SMSF trustees in retirement have on average been drawing down significantly more than the minimum pension, even before this amount was halved as a COVID-19 financial relief measure, the latest ATO statistics have shown.
SuperGuardian education manager Tim Miller pointed out the table entitled “Distribution of SMSF members receiving benefit payments by age 2017/18”, included as part of the regulator’s “Self-managed super funds: A statistical overview 2017-18” report, reflects this aspect of trustee behaviour.
“For those people in our preservation to age 60 age bracket, where the average member balance is sitting at roughly $1 million ($1,039,315), the average benefit payment is sitting at about $46,000 ($46,355), which represents 4 per cent or just over 4 per cent,” Miller observed during a recent SuperGuardian technical webinar.
“This is actually more in line with what our minimum pension obligation is and that’s because of the underlying PAYG (pay-as-you-go) withholding tax requirements people need to contemplate at that point.
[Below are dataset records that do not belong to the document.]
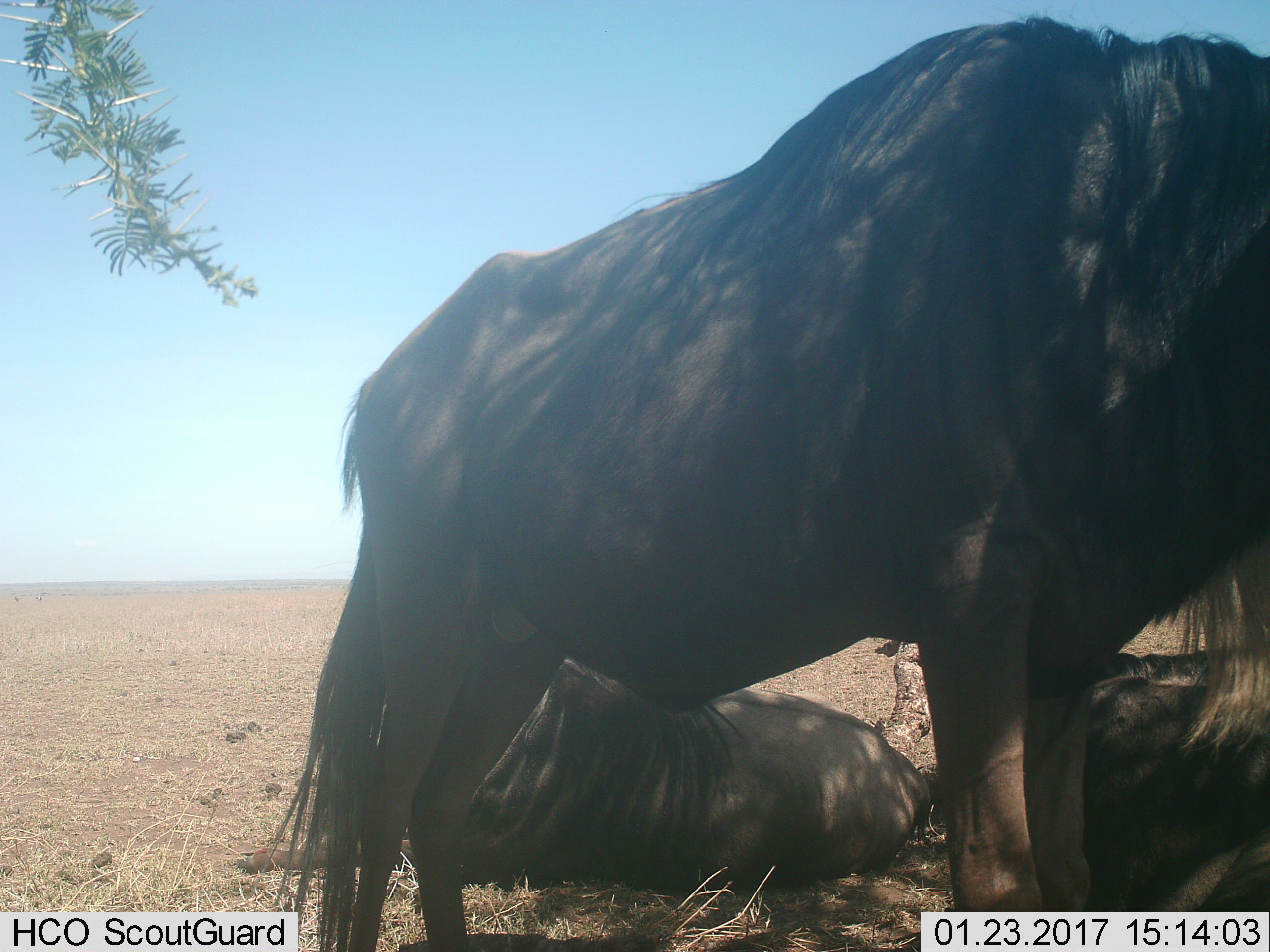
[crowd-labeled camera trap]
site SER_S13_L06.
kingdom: Animalia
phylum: Chordata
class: Mammalia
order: Artiodactyla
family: Bovidae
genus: Connochaetes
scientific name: Connochaetes taurinus taurinus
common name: blue wildebeest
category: wildebeestblue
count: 3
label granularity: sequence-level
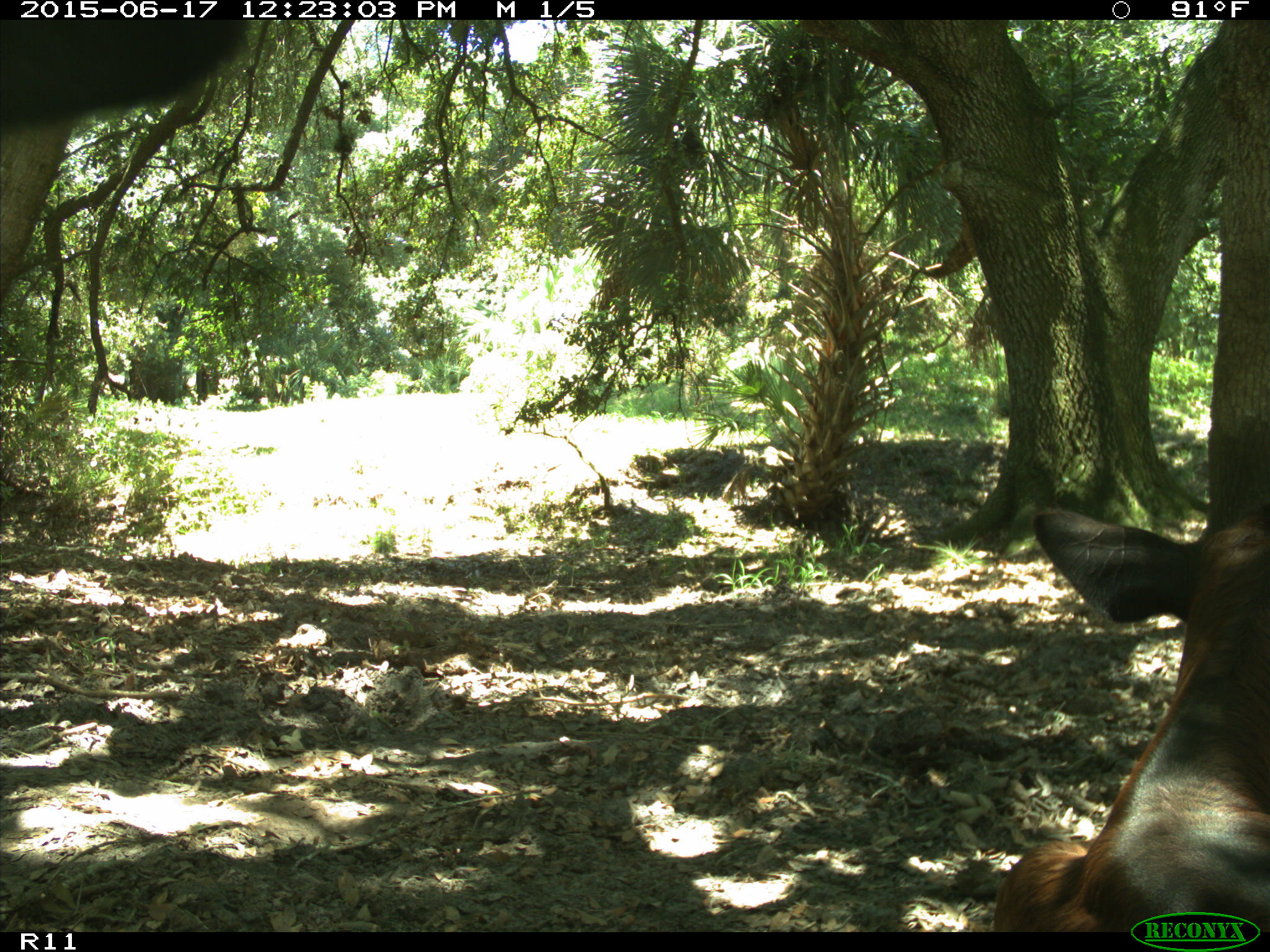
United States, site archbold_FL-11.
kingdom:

“But once we hit [age] 60, the average balance jumps up to $1.1 million ($1,100,624) and the average benefit payment jumps up to [around] $68,000 ($68, 215), so it’s sitting at around that 6.5 per cent of the member balance.
“Now we’re still talking about people who are only required to draw down 4 per cent of their benefits, so clearly, and we’re talking averages of course, people are taking over and above their minimum pension requirement.”
According to Miller, this phenomenon indicated in the ATO data emphasises the importance for advisers to formulate the most efficient and effective strategies to facilitate the total amount SMSF clients want to draw down and especially in the coronavirus-affected pension environment.
“[This is important] particularly in a year where they are drawing down potentially what they were previously but their minimum has been halved so they’re actually accessing more money than they legislatively need to,” he said.
To this end, advisers should carefully consider implementing a strategy where drawdowns are made up of a combination of conventional pension payments and partial pension commutations, he recommended.